Game Day

College of Charleston at Charleston Southern

When: Wednesday, 2 p.m.

Where: CSU Ballpark

Records: CofC 15-4, CSU 14-7.

In the fourth inning of the season opener against North Carolina, College of Charleston freshman pitchers Baily Ober and Hayden McCutcheon were warming up in the Cougars' bullpen.

Charleston coach Monte Lee wanted to get both Bailey and McCutcheon into the game against the nationally ranked Tar Heels so each could get some experience against a quality opponent.

Lee wasn't sure which freshman he would put out there first, but his gut told him Ober would match up better against the batters coming up for UNC in the fifth inning.

"Originally, we wanted to throw Bailey out there to get his feet wet for a couple of innings," Lee said. "It wasn't any one thing that made me go to Bailey first. It was just a feeling."

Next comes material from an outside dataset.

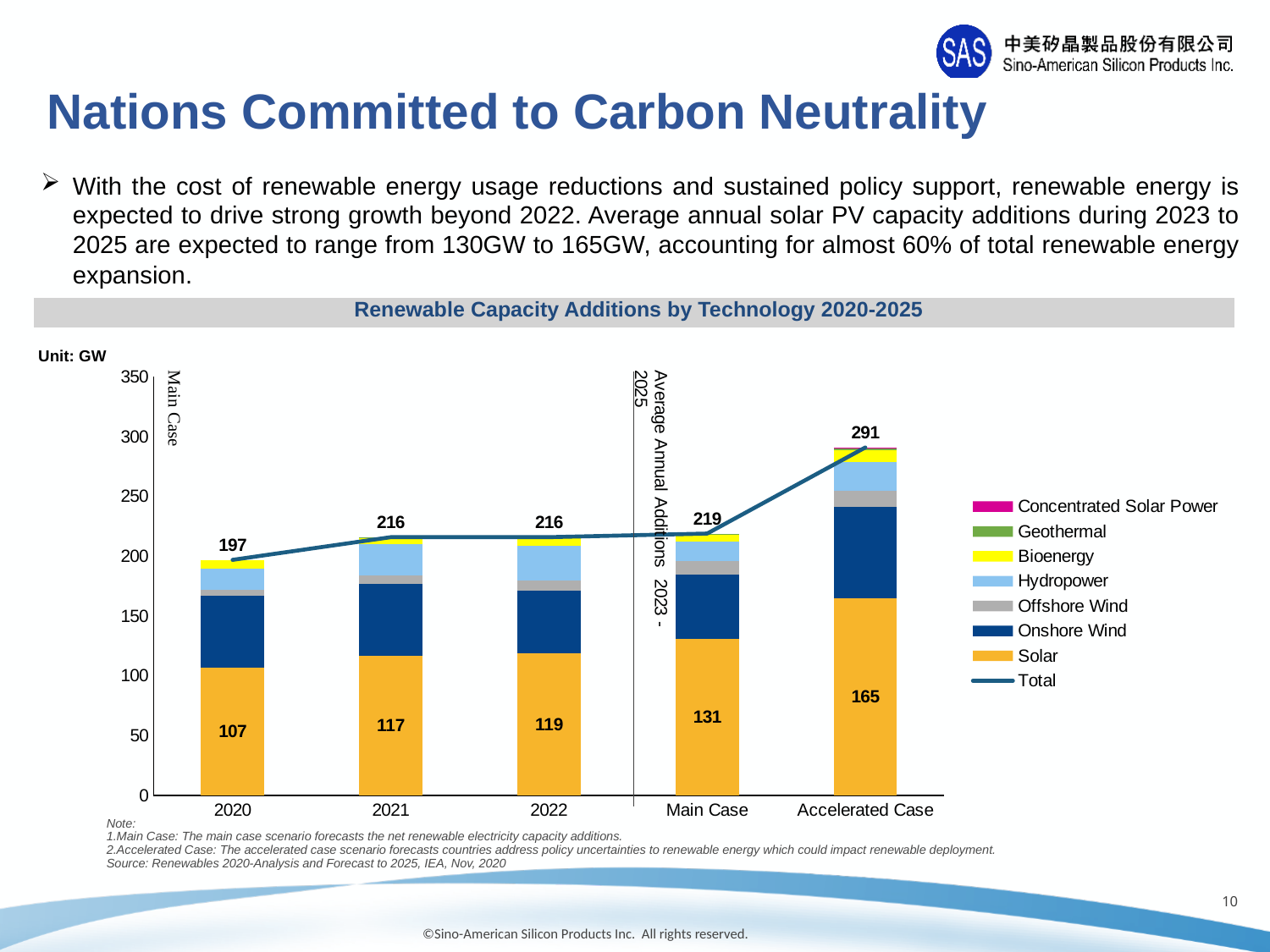
What is the Total value for the Accelerated Case? 291 What is the difference between the Total values for the Accelerated Case and the Main Case? 72 How many entries does the legend list? 8 How many categories are shown on the x axis? 5 Which category has the lowest Solar value? 2020 What is the Solar value for the Main Case? 131 Which is larger, the Solar value for the Accelerated Case or the Solar value for 2022? Accelerated Case What is the Solar value for 2020? 107 What is the unit of the values shown in the chart? GW Which category has the highest Total value? Accelerated Case Is the Onshore Wind segment for the Accelerated Case greater or less than 50? greater What is the difference between the Solar values for 2022 and 2021? 2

It turned out to be the right move.

Ober, a 6-8 right-hander from Charlotte, seized the moment. He dominated the Tar Heels over the next five innings, throwing 56 total pitches, 44 for strikes. He allowed two hits, struck out four and did not walk a batter.

The Cougars scored five runs in the sixth, added two more in the seventh and went on to win the game, 7-4. Charleston eventually took two of three games in the series.

"He was throwing so well, he was so dominant, that we just rolled with him and let him finish the game," Lee said. "He was the same pitcher from the first pitch to the last out."

Ober grew up about two hours from the North Carolina campus and was never offered a scholarship by the Tar Heels.

"You'd have to ask (North Carolina) why they didn't offer me," Ober said. "I was a little nervous when I first got out there. It was kind of a surreal moment for me, but once I started throwing I just blocked everything else out."

Ober has arguably been the Cougars' best pitcher during the first month of the season. He has earned Colonial Athletic Association pitching honors three times already this season and is 4-0 with a 1.00 earned run average. He has 26 strikeouts in 27 innings and no walks.

"He's the same pitcher each time he steps out there," Lee said. "He's going to throw strikes. It's amazing to me the consistency with which he pitches. Usually a guy that tall doesn't have that type of control with his arm. It's hard for a guy that tall, who has to vary his times to the plate, to throw strikes consistently. That's what makes what Bailey has done so far so impressive."

Lee knew he would have to rely on his young arms after losing 70 percent of his pitching staff from last season. He expected some growing pains, but so far the Cougars have answered every challenge.

Ironically, Ober wasn't even the Cougars' top freshman pitcher coming out of fall practice. Ober was third behind McCutcheon and Tyler Thornton.

"Don't get me wrong, we liked Bailey," Lee said. "We felt like all three of those guys, Bailey, Hayden and Tyler were going to pitch significant innings for us this season. Coming out of the fall, I just felt like McCutcheon and Thornton were ahead of him. We actually hit Bailey pretty good early in the fall, but he got better and better with each appearance."

With a fastball that rarely hits 90 mph, Ober doesn't overpower hitters. It's his deadly change-up that keeps batters off balance.

"It's got the same arm motion and speed and it's very difficult to pick up," Lee said. "To me, his change-up is his best pitch."

Ober turned in a gem against The Citadel earlier in the month. Using a mixture of fastballs, curveballs and that change-up, Ober threw a complete-game, two-hit shutout in an 8-0 victory. He tossed just 94 pitches and struck out eight Bulldogs.

It was one of the most dominant performances Lee has witnessed in his six years as the Cougars' head coach.

"To throw 94 pitches in nine innings, that's 10 pitches an inning," Lee said. "It was amazing to watch."